People tend to believe that companies are going to use AI to eliminate as many jobs as possible. It stands to reason that some businesses will try this approach—even though it’s a complete misuse of the technology. What we’re currently seeing, however, is individuals picking up generative tools and running with them, while companies are dragging their feet into integration efforts.
What might happen as a result of this is that consumers will be the ones to bring down companies. There are laws that prevent companies from spamming people with unwanted outbound messages, but there are none stopping consumers from flooding contact centers with AI agents.

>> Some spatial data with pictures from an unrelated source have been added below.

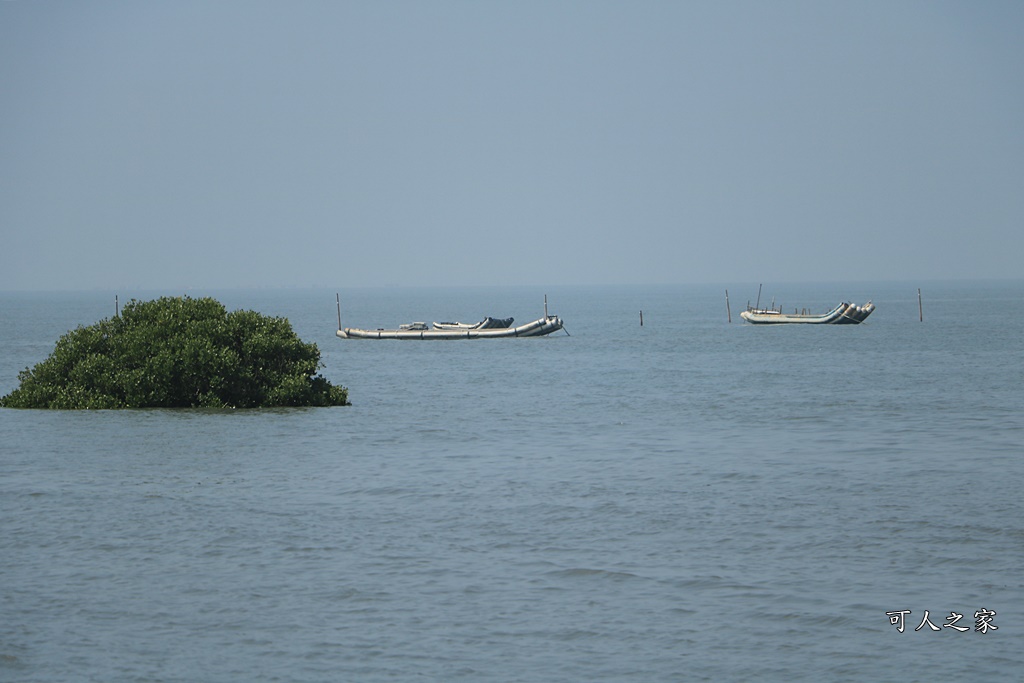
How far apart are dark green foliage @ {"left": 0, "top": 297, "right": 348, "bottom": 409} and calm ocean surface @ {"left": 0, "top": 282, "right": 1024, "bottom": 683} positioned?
1.40m

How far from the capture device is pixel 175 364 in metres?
42.1

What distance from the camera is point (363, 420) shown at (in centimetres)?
4259

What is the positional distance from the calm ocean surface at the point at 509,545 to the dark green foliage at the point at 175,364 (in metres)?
1.40

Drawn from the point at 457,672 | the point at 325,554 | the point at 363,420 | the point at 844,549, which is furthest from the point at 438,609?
the point at 363,420

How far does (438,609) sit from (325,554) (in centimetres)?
393

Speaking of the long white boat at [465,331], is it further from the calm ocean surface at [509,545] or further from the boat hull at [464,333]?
the calm ocean surface at [509,545]

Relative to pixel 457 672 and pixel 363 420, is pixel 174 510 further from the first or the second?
pixel 363 420

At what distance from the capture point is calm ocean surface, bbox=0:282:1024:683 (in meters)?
14.5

It’s basically free for people to cobble together agents that can robocall service centers and flood systems with data designed to get them discounts, or worse, to confuse and deceive. Customers might start hammering a company because word gets out that they give a credit for certain circumstances. This could create a snowball effect where their call centers are flooded with millions of inbound inquiries that are lined up to keep calling, all day long.

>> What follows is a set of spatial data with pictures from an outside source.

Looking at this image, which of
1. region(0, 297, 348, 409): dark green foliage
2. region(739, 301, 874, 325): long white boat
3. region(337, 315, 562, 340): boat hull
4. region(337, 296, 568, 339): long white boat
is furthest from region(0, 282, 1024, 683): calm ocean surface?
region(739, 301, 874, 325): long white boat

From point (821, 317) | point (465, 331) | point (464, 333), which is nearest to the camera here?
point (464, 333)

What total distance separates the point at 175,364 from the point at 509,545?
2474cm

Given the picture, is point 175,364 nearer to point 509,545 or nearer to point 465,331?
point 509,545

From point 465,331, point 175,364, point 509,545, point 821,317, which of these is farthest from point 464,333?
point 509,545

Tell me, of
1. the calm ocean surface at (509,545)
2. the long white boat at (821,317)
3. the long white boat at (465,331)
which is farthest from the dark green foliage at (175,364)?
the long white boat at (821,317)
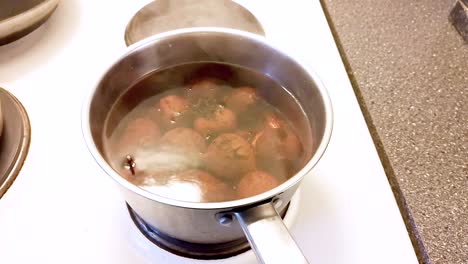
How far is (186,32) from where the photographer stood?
53 cm

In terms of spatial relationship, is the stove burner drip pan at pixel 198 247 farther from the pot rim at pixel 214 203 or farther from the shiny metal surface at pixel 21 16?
the shiny metal surface at pixel 21 16

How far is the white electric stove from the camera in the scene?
0.47 meters

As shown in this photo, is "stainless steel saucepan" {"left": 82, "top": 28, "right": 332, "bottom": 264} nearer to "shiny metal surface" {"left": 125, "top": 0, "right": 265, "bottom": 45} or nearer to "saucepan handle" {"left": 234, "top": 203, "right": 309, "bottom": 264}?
"saucepan handle" {"left": 234, "top": 203, "right": 309, "bottom": 264}

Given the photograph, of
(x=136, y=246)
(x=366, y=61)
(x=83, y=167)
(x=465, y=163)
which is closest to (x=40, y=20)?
(x=83, y=167)

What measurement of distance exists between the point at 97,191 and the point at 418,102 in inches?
18.5

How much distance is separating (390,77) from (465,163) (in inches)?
6.9

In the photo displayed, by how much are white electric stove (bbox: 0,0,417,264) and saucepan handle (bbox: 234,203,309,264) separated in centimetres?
12

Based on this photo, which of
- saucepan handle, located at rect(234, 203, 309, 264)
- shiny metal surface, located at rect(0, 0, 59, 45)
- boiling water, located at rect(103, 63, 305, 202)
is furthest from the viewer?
shiny metal surface, located at rect(0, 0, 59, 45)

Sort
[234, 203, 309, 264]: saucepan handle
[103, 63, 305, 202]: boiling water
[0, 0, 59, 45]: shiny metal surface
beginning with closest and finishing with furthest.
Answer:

Whatever their intentions, it’s free and easy for consumers to scale ad hoc efforts to levels that will overwhelm a company’s resources. So what are companies going to do when their customers go outbound with AI?
I asked this question recently on the London Fintech Podcast and the host, Tony Clark, had the response I’ve been looking for: “You may have let the genie out of the bottle now, Robb,” he said, looking a bit shocked. “I’m sure the tech is available. I imagine my 14-year-old could probably hook up 11 Labs or something with the GPT store and be off on something like that.”

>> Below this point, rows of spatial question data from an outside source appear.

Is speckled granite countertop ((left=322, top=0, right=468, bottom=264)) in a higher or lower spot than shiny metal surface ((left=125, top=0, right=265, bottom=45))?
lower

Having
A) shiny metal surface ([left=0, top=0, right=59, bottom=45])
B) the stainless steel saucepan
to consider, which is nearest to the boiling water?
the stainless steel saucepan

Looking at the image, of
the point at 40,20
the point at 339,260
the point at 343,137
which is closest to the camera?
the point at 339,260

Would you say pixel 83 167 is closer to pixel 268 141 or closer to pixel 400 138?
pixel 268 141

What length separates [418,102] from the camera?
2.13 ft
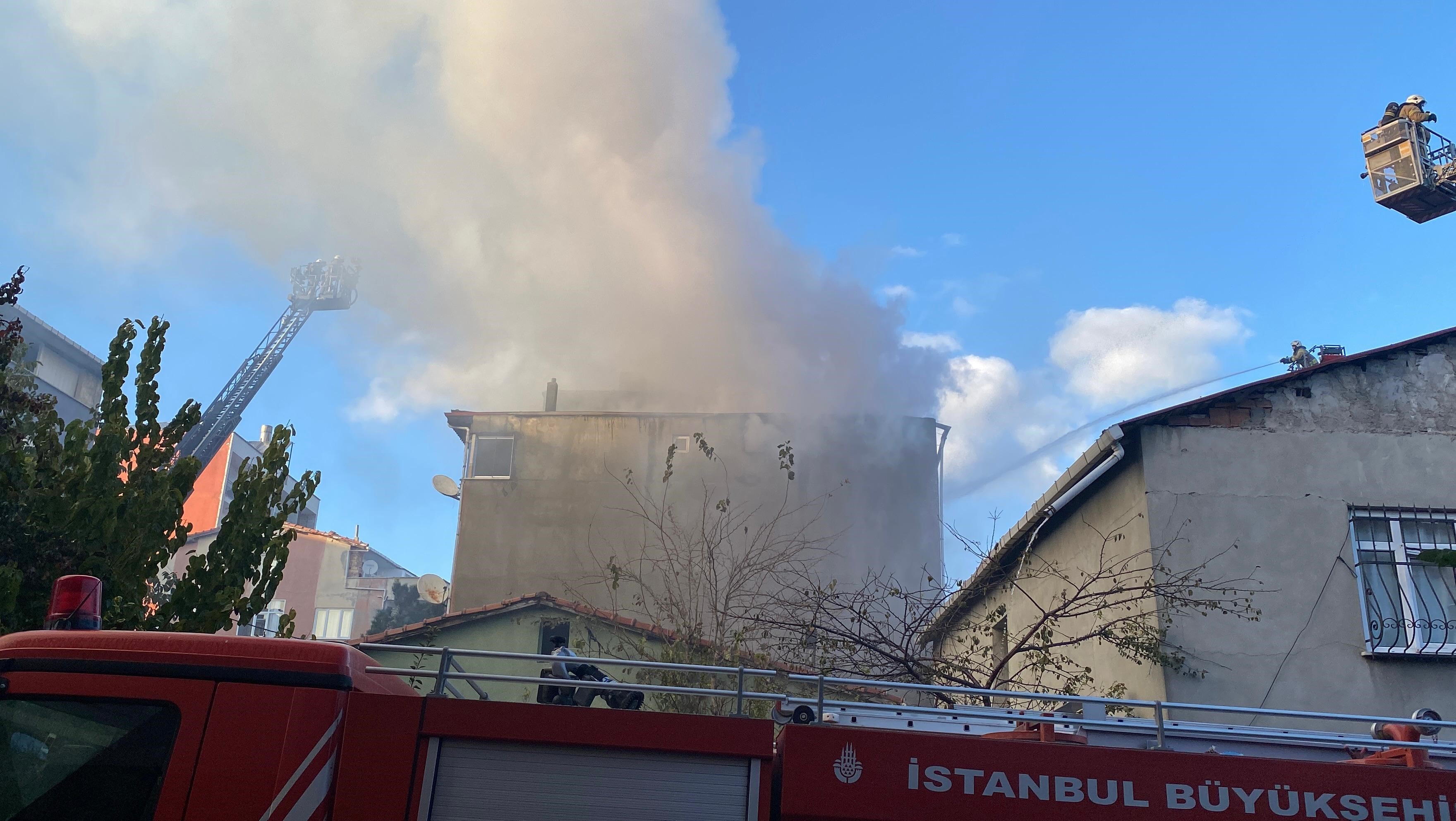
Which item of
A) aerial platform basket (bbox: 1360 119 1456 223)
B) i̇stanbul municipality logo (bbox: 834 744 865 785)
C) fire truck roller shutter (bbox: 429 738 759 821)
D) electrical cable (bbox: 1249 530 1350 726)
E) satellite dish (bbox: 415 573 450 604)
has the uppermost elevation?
aerial platform basket (bbox: 1360 119 1456 223)

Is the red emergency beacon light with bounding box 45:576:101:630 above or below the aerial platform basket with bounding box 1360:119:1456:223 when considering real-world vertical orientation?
below

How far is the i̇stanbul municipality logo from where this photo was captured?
3814 mm

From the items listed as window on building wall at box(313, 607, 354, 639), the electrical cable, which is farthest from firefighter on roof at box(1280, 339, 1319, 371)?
window on building wall at box(313, 607, 354, 639)

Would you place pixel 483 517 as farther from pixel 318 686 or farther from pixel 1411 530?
pixel 318 686

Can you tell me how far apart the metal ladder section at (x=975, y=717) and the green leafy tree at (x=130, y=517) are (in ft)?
12.3

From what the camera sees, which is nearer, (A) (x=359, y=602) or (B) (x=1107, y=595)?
(B) (x=1107, y=595)

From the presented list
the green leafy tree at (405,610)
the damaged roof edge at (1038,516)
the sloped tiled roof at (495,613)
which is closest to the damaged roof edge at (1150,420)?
the damaged roof edge at (1038,516)

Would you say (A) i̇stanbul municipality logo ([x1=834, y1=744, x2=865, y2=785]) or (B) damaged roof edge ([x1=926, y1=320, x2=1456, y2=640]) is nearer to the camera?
(A) i̇stanbul municipality logo ([x1=834, y1=744, x2=865, y2=785])

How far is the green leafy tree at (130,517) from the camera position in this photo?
7363 mm

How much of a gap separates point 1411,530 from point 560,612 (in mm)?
10274

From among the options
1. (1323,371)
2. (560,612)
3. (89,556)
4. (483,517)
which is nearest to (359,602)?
(483,517)

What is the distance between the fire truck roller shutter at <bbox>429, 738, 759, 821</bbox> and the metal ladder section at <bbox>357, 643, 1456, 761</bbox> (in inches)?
10.1

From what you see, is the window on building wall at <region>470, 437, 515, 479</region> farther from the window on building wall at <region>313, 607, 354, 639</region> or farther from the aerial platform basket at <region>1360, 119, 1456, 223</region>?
the aerial platform basket at <region>1360, 119, 1456, 223</region>

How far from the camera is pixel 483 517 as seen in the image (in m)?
24.5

The truth is, most companies that are evaluating agentic AI are thinking myopically about how they will use these tools offensively. They are ignoring the urgent need for agentic systems that can provide defensive solutions.
These systems must allow AI agents to detect and stop conversations that are just meant to burn tokens. They need human-in-the-loop (HitL) functionality to make sure agents’ objectives are validated by a person who takes responsibility for the outcomes. This environment also needs canonical knowledge—a dynamic knowledge base that can serve as a source-of-truth for AI agents and humans.
These are the base requirements of an agent runtime. A critical component to integration, an agent runtime is an environment for building, testing, deploying, and evolving AI agents.
- Runtimes maintain agent memory and goals across interactions
- Runtimes enables access to external tools like MCPs, APIs, and databases
- Runtimes allow multi-agent coordination
- Runtimes operates continuously in the background
And in terms of helping businesses use AI defensively, runtimes handle input/output across modalities like text and voice, so AI agents can spot bad actors and alert humans. In UX terms, it’s the backstage infrastructure that transforms your product’s assistant from a button-press chatbot into a collaborative, contextual, goal-oriented experience designed that can proactively protect organizations and their customers. However companies choose to frame it, there’s emerging risk in sitting back and waiting to see what will happen next with AI. It just might be the end of your company.